Şimdi de Franz Kafka’nın Gregor Samsa’nın dönüşümü için neden bir böceği seçtiği üzerine düşünelim. Neden kedi, köpek, aslan, kuş değil de bir böcek? Böcekler çoğu insan tarafından sevilmeyen, tiksindirici, pis ve korkulan hayvanlardır. Gregor eğer bir kedi ya da köpeğe dönüşseydi belki de ailesi bu kadar tepkili olmayacak, Gregor’dan böylesine nefret etmeyeceklerdi. İnsanlar arasında hiyerarşi ve statüler önemli olduğu gibi hayvanlar arasında da önemlidir. Gregor’un ailesi için aile üyelerinden birisinin bir böceğe dönüşmesi onları konumlarından aşağıya çekecek ve kabul görmemelerine neden olacaktı. Böyle bir sistem içerisinde gerçekten özgür olmaya ve özgürlüğe yer var mıydı?

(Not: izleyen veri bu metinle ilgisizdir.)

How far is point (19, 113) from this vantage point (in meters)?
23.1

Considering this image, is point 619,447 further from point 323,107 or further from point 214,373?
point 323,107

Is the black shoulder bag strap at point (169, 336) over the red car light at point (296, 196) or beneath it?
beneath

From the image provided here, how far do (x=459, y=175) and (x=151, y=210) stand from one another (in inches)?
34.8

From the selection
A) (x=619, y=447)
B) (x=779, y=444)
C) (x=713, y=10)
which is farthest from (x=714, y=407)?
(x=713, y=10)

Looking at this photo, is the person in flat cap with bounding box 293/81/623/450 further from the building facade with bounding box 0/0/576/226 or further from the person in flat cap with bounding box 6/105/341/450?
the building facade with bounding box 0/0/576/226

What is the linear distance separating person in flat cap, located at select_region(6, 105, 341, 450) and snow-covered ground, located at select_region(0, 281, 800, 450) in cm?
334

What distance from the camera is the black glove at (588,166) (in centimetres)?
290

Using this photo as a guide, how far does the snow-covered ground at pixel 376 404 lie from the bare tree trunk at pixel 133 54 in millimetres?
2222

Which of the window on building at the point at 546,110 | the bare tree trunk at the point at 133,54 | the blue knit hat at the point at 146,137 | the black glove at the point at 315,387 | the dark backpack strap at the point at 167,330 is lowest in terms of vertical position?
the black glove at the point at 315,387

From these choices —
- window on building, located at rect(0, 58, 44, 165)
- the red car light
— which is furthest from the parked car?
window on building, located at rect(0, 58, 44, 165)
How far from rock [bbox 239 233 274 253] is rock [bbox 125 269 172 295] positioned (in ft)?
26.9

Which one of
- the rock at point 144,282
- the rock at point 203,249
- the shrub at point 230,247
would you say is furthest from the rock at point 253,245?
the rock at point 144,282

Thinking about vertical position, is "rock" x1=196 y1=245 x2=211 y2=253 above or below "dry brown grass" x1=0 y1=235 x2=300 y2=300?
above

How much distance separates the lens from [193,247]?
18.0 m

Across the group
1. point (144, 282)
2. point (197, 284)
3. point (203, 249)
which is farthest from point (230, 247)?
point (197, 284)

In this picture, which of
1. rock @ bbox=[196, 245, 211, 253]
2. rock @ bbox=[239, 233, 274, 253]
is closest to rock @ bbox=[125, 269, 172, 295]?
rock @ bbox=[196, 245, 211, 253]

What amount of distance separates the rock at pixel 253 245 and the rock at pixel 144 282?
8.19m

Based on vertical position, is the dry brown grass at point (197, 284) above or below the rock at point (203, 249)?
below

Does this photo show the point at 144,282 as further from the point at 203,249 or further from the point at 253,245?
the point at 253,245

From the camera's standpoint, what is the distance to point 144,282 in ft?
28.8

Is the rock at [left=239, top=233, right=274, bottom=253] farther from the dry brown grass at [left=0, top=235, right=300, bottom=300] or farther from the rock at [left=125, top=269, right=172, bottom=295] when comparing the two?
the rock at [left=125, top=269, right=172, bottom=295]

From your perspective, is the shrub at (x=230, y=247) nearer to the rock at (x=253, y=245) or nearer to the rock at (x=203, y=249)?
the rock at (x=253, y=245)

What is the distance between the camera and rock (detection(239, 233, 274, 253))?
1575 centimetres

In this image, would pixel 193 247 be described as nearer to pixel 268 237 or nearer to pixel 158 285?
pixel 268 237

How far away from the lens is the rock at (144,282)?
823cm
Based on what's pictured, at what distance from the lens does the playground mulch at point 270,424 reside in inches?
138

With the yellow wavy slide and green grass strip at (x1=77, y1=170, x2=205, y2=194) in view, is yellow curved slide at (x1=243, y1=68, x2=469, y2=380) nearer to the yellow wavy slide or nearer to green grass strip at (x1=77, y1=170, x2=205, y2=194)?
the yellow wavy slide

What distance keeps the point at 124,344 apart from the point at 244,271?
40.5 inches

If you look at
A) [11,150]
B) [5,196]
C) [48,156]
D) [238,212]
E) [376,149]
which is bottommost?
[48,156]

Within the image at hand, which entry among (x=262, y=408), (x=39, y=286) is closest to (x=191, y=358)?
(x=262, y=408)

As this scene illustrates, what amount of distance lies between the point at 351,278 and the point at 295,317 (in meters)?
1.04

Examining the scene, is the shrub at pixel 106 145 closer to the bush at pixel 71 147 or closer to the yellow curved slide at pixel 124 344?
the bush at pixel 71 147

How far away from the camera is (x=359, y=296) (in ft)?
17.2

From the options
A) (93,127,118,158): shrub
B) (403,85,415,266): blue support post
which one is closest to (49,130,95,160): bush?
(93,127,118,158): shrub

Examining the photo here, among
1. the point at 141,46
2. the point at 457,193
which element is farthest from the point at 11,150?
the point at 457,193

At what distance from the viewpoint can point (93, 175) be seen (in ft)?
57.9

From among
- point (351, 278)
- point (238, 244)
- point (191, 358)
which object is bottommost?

Özgürlük, Fromm’a göre bireyin kendisini dış dünyaya bağlayan göbek bağından kurtulmasıdır. Bu bağlar aynı zamanda bireyin ait olduğunun, güvende olduğunun ve köklerinin bir yere bağlı olduğunun duygusunu verir. Bağlar koptuğunda kişinin önünde iki yol bulunur. Birincisi olumlu özgürlük olarak adlandırılan kişinin bağımsızlığından ödün vermeden insan, doğa ve kendisiyle bir bütün olarak yaşamasıdır. İkincisi kişinin özgürlüğünü feda ederek bireyselliği ile dünya arasındaki boşluğu ortadan kaldırıp yalnızlığı yenmeye çalışmasıdır. Kurama adına veren Özgürlükten Kaçış da buradan gelir. İnsanlar kaçış için otomaton konformite gibi kaçış mekanizmalarını kullanır. Böcekleşmek -her şeye rağmen- Gregor Samsa’nın özgürlükten kaçış yolculuğunun bir parçası ve ulaştığı nihai özgürlükse bir süpürge ile faraş yardımıyla dışarı atılmak.



Gençtanırım Kurt, D. ve Çetinkaya Yıldız E. (2017). Kişilik Kuramları, Pegem Akademi, Ankara.

Kafka, F. (2018). Seçme Eserleri, (Çev. Bülent Oynamaz) Yakamoz Kitapevi.

Tükel, İ. (2012). Modern Örgütlerde Yabancılaşma Ve Kafka’nın “Dönüşüm” Romanının Bu Bağlamda Analizi. Dokuz Eylül Üniversitesi, Edebiyat Dergisi.

İlkılıç, S. (2019). Franz Kafka’nın ‘Dönüşüm’ Adlı Eserindeki Dönüşümler. Türkiye Sosyal Araştırmalar Dergisi.

Altıparmak, İ.B. ve Durakoğlu, A. (2016). Franz Kafka’nın ‘Dönüşüm’ Adlı Eserinin Sosyolojik Açıdan Analizi.